Arizona Diamondbacks v Houston Astros
Arizona Diamondbacks v Houston Astros / Jack Gorman/GettyImages

Reasonable people can disagree about whether the Houston Astros paid a good price for Yusei Kikuchi at the trade deadline, but there is no denying that they knew what they were doing by targeting him in the first place.

His start against the Arizona over the weekend was certainly mediocre, but Houston has yet to lose a game Kikuchi has started since he arrived, and he holds a very solid 3.07 ERA in his seven Astros starts.

Kikuchi's performance and adjustments since joining the Astros have removed a lot of the initial sting from the trade, providing a ton of much needed stability in their rotation. However, one of the perhaps unintended side effects of Kikuchi's breakout in Houston is that it has also managed to expand MLB's reach in Japan.

Kikuchi's rise with Astros is paying dividends for MLB in Japan

We all know that baseball is huge over in Japan, as it has become a hotbed for talent coming over to MLB and stadiums there are filled with raucous fans almost every single game. In terms of Japanese fans following MLB, however, that demographic has been primarily dominated by the omnipresence of Shohei Ohtani and, to a lesser extent, Yoshinobu Yamamoto.

However, the Houston Chronicle's reporting shows that the road paved by Ichiro Suzuki's arrival in the majors in the early 2000s is now expanding in a very real way. Sure, there are still a lot of Angels and Dodgers jerseys with Ohtani's name over there, but players like Kikuchi, as well as the Cubs' Shōta Imanaga and Seiya Suzuki, and the Red Sox's Masataka Yoshida are getting a lot of love as well.

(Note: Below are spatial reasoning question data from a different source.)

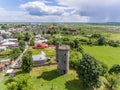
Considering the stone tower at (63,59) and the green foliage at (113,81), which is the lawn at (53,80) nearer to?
the stone tower at (63,59)

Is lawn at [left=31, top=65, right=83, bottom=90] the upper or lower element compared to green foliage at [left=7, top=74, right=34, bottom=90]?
lower

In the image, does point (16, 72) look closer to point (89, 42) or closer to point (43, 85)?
point (43, 85)

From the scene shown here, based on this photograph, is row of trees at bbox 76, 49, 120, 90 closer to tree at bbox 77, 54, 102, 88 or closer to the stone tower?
tree at bbox 77, 54, 102, 88

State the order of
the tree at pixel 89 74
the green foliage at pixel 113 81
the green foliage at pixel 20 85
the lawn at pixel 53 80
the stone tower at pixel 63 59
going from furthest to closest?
the stone tower at pixel 63 59 < the green foliage at pixel 113 81 < the lawn at pixel 53 80 < the tree at pixel 89 74 < the green foliage at pixel 20 85

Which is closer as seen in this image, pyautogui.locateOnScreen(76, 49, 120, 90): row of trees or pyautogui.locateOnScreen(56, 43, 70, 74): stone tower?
pyautogui.locateOnScreen(76, 49, 120, 90): row of trees

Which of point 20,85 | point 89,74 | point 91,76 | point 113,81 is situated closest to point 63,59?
point 89,74

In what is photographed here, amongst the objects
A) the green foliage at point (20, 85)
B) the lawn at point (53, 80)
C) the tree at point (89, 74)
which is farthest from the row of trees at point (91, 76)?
the green foliage at point (20, 85)

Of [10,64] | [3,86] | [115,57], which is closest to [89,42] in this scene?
[115,57]

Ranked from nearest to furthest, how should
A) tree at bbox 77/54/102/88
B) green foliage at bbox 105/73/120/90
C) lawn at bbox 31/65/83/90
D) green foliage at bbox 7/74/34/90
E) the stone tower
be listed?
green foliage at bbox 7/74/34/90 < tree at bbox 77/54/102/88 < lawn at bbox 31/65/83/90 < green foliage at bbox 105/73/120/90 < the stone tower

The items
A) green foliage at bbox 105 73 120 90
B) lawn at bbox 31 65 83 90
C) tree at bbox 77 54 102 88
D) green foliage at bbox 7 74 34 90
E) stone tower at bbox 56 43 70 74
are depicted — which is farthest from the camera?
stone tower at bbox 56 43 70 74

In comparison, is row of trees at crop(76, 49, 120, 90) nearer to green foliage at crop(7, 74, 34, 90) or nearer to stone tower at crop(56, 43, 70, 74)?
stone tower at crop(56, 43, 70, 74)

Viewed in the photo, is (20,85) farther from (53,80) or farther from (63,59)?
(63,59)

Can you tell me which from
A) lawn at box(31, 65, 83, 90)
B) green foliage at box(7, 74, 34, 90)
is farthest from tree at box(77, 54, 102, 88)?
green foliage at box(7, 74, 34, 90)
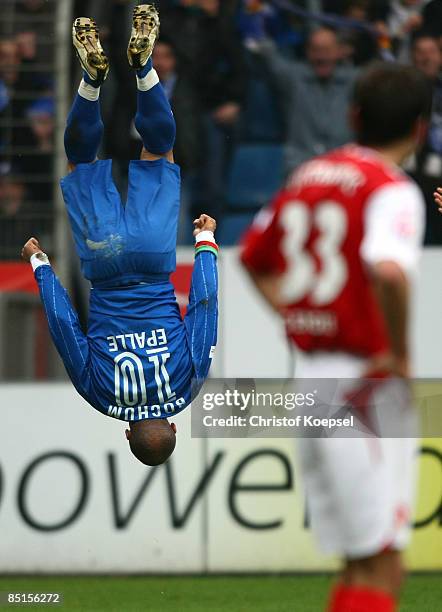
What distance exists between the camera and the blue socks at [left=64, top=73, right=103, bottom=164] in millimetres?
7344

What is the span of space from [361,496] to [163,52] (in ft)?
23.8

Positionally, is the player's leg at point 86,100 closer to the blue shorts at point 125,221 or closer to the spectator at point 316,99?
the blue shorts at point 125,221

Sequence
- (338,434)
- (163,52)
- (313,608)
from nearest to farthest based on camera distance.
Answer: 1. (338,434)
2. (313,608)
3. (163,52)

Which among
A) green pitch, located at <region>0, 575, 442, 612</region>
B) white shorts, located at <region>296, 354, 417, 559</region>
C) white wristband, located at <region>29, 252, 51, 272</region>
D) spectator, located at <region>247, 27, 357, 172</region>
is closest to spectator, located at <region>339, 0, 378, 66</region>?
spectator, located at <region>247, 27, 357, 172</region>

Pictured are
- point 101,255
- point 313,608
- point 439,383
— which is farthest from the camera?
point 439,383

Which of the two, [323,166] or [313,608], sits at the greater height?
[323,166]

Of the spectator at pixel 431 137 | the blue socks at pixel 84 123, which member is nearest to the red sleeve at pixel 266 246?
the blue socks at pixel 84 123

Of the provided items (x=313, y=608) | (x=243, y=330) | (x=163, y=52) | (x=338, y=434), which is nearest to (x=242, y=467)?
(x=243, y=330)

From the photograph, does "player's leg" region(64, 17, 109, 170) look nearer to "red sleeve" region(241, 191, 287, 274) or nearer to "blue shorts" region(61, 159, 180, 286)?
"blue shorts" region(61, 159, 180, 286)

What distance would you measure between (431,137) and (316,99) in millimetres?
927

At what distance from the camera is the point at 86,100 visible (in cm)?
736

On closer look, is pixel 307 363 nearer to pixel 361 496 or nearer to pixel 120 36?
pixel 361 496

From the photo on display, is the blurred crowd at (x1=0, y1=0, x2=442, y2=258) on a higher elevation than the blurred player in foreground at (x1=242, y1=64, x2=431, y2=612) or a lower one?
higher

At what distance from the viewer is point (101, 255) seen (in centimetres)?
733
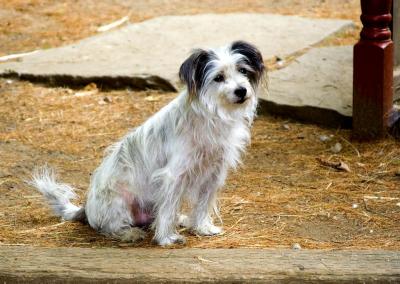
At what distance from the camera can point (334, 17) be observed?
10.8 metres

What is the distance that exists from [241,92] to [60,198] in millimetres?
1511

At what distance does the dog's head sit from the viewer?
4.58 meters

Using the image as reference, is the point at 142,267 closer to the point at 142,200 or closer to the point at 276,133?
the point at 142,200

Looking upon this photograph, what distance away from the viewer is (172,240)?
4.85 metres

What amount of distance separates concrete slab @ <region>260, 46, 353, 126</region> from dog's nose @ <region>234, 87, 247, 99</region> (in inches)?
103

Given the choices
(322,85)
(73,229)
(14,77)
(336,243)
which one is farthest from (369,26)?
(14,77)

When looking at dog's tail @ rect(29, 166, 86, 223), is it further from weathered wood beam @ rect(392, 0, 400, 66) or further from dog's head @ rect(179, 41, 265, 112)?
weathered wood beam @ rect(392, 0, 400, 66)

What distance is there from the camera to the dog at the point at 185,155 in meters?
4.62

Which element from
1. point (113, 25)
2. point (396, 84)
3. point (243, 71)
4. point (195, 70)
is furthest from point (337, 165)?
point (113, 25)

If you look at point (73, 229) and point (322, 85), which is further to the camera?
point (322, 85)

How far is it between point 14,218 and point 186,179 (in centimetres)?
132

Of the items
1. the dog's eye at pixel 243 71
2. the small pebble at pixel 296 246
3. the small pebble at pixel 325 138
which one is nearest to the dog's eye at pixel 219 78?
the dog's eye at pixel 243 71

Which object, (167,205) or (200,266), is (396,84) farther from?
(200,266)

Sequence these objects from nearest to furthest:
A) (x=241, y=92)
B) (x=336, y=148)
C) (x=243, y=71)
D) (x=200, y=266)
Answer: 1. (x=200, y=266)
2. (x=241, y=92)
3. (x=243, y=71)
4. (x=336, y=148)
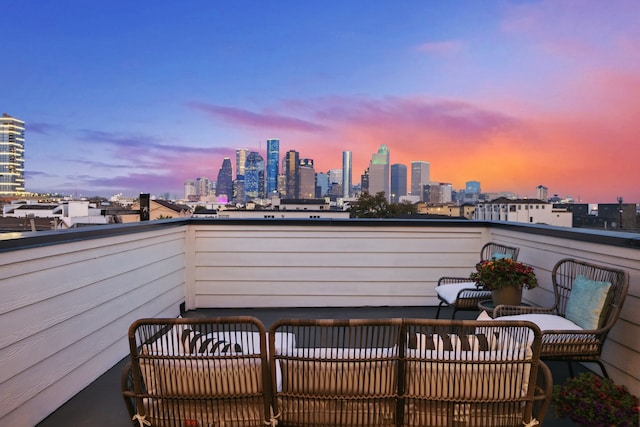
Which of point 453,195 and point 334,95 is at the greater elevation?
point 334,95

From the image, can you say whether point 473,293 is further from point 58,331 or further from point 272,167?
point 272,167

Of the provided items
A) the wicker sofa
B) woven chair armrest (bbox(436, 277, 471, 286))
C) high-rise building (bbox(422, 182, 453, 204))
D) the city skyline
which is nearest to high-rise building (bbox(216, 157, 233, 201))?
the city skyline

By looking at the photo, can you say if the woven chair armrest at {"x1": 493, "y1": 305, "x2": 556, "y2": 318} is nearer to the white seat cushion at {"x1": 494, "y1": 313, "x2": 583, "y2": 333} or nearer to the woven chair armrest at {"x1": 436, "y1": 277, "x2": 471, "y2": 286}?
the white seat cushion at {"x1": 494, "y1": 313, "x2": 583, "y2": 333}

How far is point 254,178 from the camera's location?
245 feet

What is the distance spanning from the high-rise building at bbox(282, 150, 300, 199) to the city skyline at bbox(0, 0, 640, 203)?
3204cm

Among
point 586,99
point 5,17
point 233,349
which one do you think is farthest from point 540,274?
point 5,17

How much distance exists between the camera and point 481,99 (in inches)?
571

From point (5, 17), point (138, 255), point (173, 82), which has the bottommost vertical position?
point (138, 255)

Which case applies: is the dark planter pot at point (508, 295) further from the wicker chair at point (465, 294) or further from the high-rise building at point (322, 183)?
the high-rise building at point (322, 183)

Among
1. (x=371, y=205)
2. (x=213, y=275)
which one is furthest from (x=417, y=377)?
(x=371, y=205)

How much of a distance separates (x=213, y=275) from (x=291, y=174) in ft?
179

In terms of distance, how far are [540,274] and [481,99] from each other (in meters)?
12.1

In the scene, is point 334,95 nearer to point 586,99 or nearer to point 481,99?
point 481,99

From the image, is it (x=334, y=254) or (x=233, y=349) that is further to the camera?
(x=334, y=254)
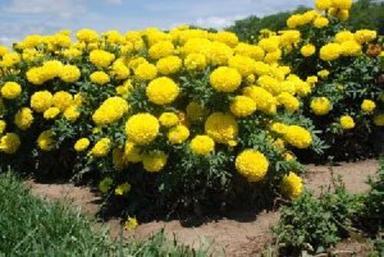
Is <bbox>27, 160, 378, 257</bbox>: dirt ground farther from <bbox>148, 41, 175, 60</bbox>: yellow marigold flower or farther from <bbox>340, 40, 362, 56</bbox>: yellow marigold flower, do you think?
<bbox>148, 41, 175, 60</bbox>: yellow marigold flower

This is just an objectively great development for the game of baseball and the Astros. Geographically, it is hard for a team like Houston to make in-roads in the Japanese market. With Kikuchi's emergence as a true difference-maker on the mound ahead of a likely playoff run, the Astros, all of a sudden, are getting a lot more eyeballs on them, which could make a Kikuchi extension after this season even more likely. After all, baseball in Japan is big business, and now Houston has a seat at the table.